▶ _SELECTION_:
This is an automated email from the ASF dual-hosted git repository.

jackie pushed a commit to branch master
in repository https://gitbox.apache.org/repos/asf/pinot.git


The following commit(s) were added to refs/heads/master by this push:
     new 7518b3dcab Fix string split which should be on whole separator (#9650)
7518b3dcab is described below

commit 7518b3dcabb37b899f4ad8f3efd355bfe0e0fa26
Author: Xiaotian (Jackie) Jiang <[email protected]>
AuthorDate: Tue Oct 25 12:18:23 2022 -0700

    Fix string split which should be on whole separator (#9650)
---
 .../common/function/scalar/StringFunctions.java    |  7 ++++---
 .../ScalarTransformFunctionWrapperTest.java        | 24 +++++++++++-----------
 2 files changed, 16 insertions(+), 15 deletions(-)

▶ _RECORDS SUPPLIED_:
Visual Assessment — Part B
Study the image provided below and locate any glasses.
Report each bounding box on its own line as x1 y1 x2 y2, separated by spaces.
==
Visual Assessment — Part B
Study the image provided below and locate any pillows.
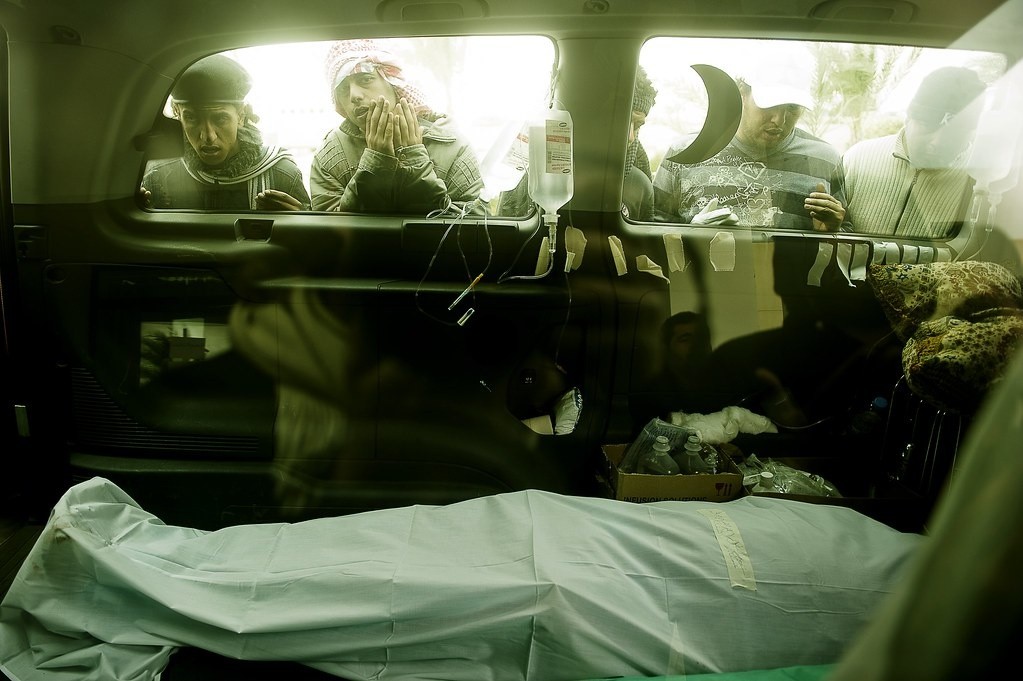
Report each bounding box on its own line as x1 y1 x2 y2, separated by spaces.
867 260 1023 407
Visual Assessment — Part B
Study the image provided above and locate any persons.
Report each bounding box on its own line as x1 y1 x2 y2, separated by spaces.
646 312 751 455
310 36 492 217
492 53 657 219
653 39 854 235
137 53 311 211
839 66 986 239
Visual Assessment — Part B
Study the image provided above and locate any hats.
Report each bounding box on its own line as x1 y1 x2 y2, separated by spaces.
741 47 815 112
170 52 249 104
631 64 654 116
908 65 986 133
--
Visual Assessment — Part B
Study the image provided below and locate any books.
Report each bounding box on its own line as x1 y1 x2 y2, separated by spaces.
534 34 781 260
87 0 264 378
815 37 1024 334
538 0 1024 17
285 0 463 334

▶ _PROBLEMS_:
A: How many insertions and deletions does the Pinot commit email report?
B: Pick up the Pinot commit email after its last line and continue it.
The records have no connection to the Pinot commit email.

▶ _ANSWERS GIVEN_:
A: 16 insertions and 15 deletions.

B:
diff --git 
a/pinot-common/src/main/java/org/apache/pinot/common/function/scalar/StringFunctions.java
 
b/pinot-common/src/main/java/org/apache/pinot/common/function/scalar/StringFunctions.java
index 59862ccd86..a00f01315d 100644
--- 
a/pinot-common/src/main/java/org/apache/pinot/common/function/scalar/StringFunctions.java
+++ 
b/pinot-common/src/main/java/org/apache/pinot/common/function/scalar/StringFunctions.java
@@ -473,7 +473,7 @@ public class StringFunctions {
    */
   @ScalarFunction
   public static String[] split(String input, String delimiter) {
-    return StringUtils.split(input, delimiter);
+    return StringUtils.splitByWholeSeparator(input, delimiter);
   }
 
   /**
@@ -484,10 +484,11 @@ public class StringFunctions {
    */
   @ScalarFunction
   public static String[] split(String input, String delimiter, int limit) {
-    return StringUtils.split(input, delimiter, limit);
+    return StringUtils.splitByWholeSeparator(input, delimiter, limit);
   }
 
   /**
+   * TODO: Revisit if index should be one-based (both Presto and Postgres use 
one-based index, which starts with 1)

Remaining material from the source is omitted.